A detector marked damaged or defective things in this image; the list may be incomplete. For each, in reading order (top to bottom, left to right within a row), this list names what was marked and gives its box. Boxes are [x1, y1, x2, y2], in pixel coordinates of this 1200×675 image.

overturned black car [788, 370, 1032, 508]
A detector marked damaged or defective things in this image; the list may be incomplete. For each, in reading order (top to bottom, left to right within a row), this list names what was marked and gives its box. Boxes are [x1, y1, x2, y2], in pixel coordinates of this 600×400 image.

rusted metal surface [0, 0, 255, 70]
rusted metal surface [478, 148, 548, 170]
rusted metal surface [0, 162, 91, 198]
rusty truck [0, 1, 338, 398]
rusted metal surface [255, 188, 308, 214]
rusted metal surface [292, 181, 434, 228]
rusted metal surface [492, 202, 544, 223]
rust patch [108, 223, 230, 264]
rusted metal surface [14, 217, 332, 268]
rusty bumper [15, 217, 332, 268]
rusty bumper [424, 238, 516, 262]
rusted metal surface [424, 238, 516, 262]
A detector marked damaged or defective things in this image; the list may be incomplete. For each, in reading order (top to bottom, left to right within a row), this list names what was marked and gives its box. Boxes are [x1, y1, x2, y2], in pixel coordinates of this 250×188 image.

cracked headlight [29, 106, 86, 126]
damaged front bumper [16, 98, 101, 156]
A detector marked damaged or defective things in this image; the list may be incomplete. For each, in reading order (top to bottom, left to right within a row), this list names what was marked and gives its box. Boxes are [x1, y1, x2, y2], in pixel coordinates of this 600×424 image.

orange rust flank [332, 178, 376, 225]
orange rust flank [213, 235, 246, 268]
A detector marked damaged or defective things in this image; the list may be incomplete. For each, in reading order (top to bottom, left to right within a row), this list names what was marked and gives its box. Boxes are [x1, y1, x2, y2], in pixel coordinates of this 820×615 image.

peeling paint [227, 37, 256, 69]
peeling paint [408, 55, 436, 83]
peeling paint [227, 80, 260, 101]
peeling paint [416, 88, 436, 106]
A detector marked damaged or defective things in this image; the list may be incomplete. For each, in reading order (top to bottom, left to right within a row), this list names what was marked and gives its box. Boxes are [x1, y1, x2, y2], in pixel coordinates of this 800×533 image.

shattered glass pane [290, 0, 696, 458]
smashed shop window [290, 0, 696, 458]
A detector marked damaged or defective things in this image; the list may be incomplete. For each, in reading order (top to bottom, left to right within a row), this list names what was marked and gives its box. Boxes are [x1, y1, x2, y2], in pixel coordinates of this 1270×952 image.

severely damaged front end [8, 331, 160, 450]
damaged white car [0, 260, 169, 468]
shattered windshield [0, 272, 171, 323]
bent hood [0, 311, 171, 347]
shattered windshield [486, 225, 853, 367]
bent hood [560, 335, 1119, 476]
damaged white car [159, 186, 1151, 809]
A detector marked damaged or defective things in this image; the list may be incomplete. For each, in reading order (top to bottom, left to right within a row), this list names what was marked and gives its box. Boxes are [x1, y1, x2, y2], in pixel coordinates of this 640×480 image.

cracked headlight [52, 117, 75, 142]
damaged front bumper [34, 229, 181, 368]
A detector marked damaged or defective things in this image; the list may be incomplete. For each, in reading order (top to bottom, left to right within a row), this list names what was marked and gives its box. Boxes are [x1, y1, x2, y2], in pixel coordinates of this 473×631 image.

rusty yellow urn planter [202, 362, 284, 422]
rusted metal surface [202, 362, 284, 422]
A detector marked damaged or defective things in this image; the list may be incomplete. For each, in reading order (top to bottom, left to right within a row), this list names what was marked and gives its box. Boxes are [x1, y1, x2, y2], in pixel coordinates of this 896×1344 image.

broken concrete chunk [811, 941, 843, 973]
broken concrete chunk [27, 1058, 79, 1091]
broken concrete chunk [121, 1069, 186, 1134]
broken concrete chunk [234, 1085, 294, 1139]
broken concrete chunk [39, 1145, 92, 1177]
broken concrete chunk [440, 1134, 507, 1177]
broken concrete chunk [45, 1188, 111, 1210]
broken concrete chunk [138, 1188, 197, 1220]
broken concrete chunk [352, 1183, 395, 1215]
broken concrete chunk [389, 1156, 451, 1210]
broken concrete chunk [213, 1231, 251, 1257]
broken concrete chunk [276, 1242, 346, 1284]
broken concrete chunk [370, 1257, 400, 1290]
########
**WRITTEN PROBLEM**
Reproduce the records above verbatim from the line containing "this 473×631 image." up to and including the line containing "rusted metal surface [202, 362, 284, 422]".

**EXERCISE SOLUTION**
A detector marked damaged or defective things in this image; the list may be incomplete. For each, in reading order (top to bottom, left to right within a row), this list names what was marked and gives its box. Boxes are [x1, y1, x2, y2], in pixel coordinates of this 473×631 image.

rusty yellow urn planter [202, 362, 284, 422]
rusted metal surface [202, 362, 284, 422]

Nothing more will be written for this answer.